They agreed on the need to update the framework of regulation.

Regarding bonuses and pay, Obama emphasized to the executives the importance of recognizing what the American public is going through in this economic crisis.

Getting Back on Track

"The president made it clear that he'd like this country to get back on track," Dimon told Bloomberg Television after today's meeting. "He wants us all to help."

While executives said that they understood financial regulations needed revamping, they had different prescriptions for new rules. Obama is proposing an overhaul that would affect banks, hedge funds, private-equity firms and derivatives markets

"Anyone who's subject to the regulatory scheme that we've had up to this point can't be happy with the state of regulation," Blankfein said in an interview with Bloomberg Television afterward. "It is an alphabet soup of agencies."

Still, bringing back Depression-era regulations, such as one separating investment banking from commercial banking, would be difficult, Blankfein said. "It's hard to turn back the clock," he said.

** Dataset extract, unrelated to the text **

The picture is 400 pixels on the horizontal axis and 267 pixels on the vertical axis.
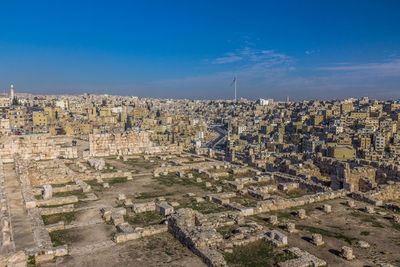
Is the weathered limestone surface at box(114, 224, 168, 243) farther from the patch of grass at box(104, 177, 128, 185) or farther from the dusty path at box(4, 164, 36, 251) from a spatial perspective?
the patch of grass at box(104, 177, 128, 185)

The Glass-Steagall Act that separated deposit-taking institutions from investment banks was overturned in 1999 with the passage of the Gramm-Leach-Bliley bill.

Banking Separation

Bank of America Corp. CEO Kenneth Lewis said before the meeting that there probably should be a separation between commercial lenders and investment banking activities. Asked what he would tell Obama, Lewis said it would be that "commercial banks are the fabric of any community in which they operate and we probably need to separate the commercial banks from the investment banking activities."

Lewis said later that he was talking about the rhetoric, not physically separating the two.

The executives also brought up repaying the government for capital doled out under the $700 billion Troubled Asset Relief Program. The bailouts have been increasingly unpopular with voters, and the administration has tightened rules on executive compensation for institutions that got the funds.